**INSTRUCTIONS TO FOLLOW**
Answer these questions using the article on liability-driven investing.
1. Which two risks tied to pension fund liabilities does the article give as examples?
2. Roughly how long ago did UK pension funds first use LDI, according to the article?
3. What happened to liabilities as interest rates fell?

**READING PASSAGE**
Getting to the heart of LDI

Written By: Matthew Craig
LAPF Investments


With the age profile of scheme members expected to mature, Matthew Craig looks at how local authorities might benefit from the concepts behind LDI


If liability-driven investing (LDI) can be called a state of mind, then it is one that local authority pension funds are beginning to adopt.

LDI can be seen as a conceptual framework for managing pension fund assets. It places great emphasis on managing the risks related to pension fund liabilities, such as interest rate risk and inflation risk, and trying to synchronise the movements of assets and liabilities. LDI was first used by pension funds in the UK around a decade ago, when private sector defined benefit (DB) schemes became acutely conscious of imbalances between assets and liabilities and the need to rectify this. These imbalances were due to factors that do not necessarily affect public sector schemes, or did not at that time. One factor was the use of discount rates to calculate liabilities; as interest rates fell, liabilities sharply increased, irrespective of asset values. Many funds also became markedly more mature in their membership profile, as DB schemes closed to new entrants and, in some cases, any future accrual of benefits. In this situation, a reduced investment horizon concentrated minds on the need to ensure that a pension fund had sufficient assets and could generate the necessary cash flows to meet liabilities as they fall due. Consequently, pension funds following an LDI approach tended to reduce equity holdings, increase matching bond portfolios, use interest rate and inflation swaps to hedge these risks and aimed to return to full funding on a shorter timescale than they would have done. While all funded pension funds have liabilities, LDI strategies start to make sense when liabilities become clearer, with a large number of pensioners in receipt of benefits and a higher proportion of older members whose future benefits can be calculated with reasonable accuracy. The size and shape of the liabilities facing the fund can be used to determine the best matching portfolio of assets and the key risks for the fund.

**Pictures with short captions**
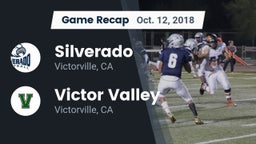 Recap: Silverado  vs. Victor Valley  2018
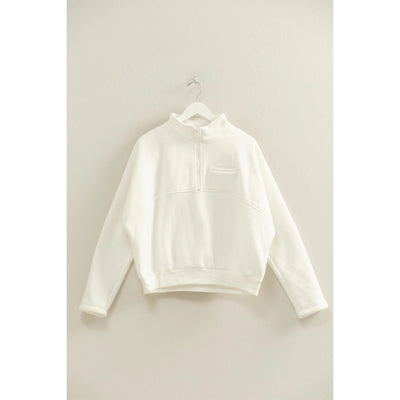 Comfy Half Zip Fleece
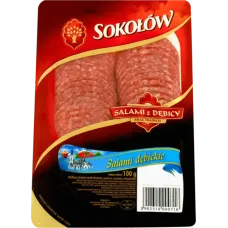 Sokolow - Debickie Sliced Salami 100g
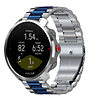 Strap-it Strap-it Correa acero Polar Grit X (plata/azul) Strap-it Strap-it Correa acero Polar Grit X (plata/azul)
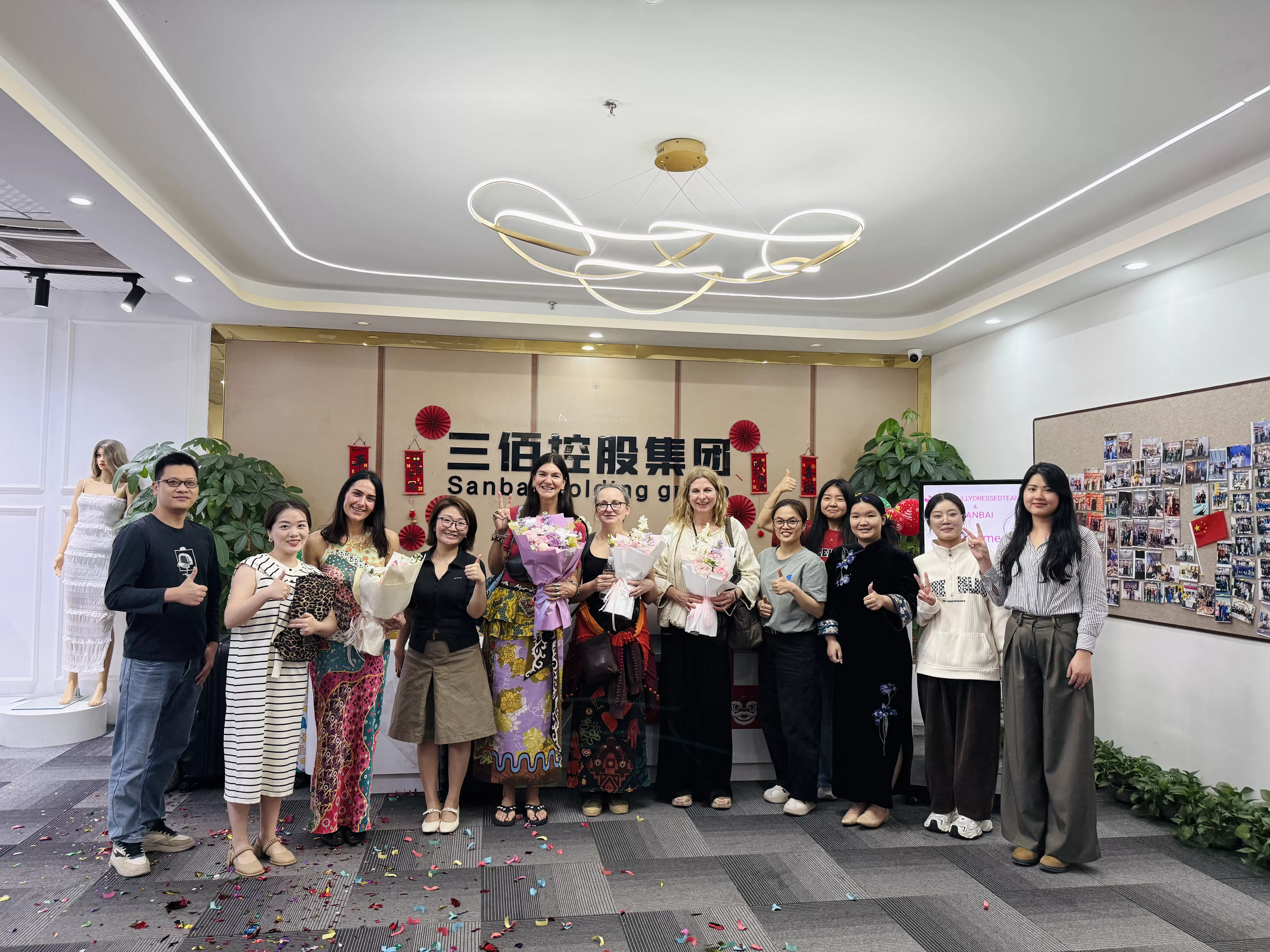 Strengthening Global Ties: A Memorable Visit with Our International Clients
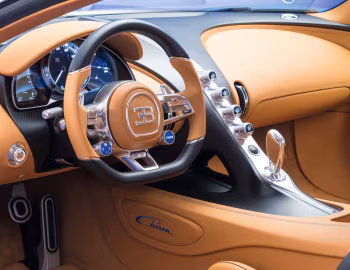Intérieur Bugatti Chiron [Worldwide] '2016–pr.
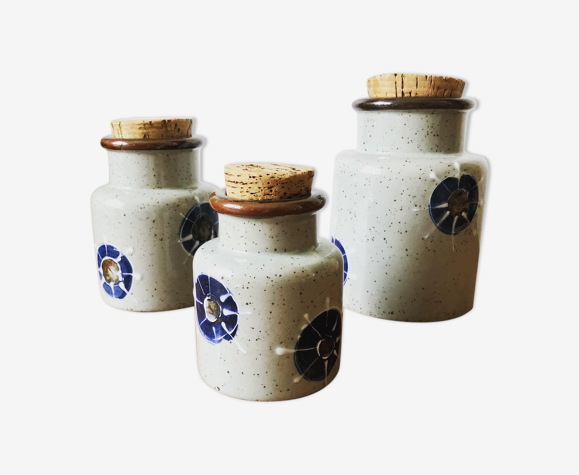 Trio de pots de conservation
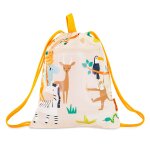 Sac � dos sac enfant jungle jaune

**EXERCISE RESULT**
1. Interest rate risk and inflation risk.
2. Around a decade ago.
3. They sharply increased, irrespective of asset values.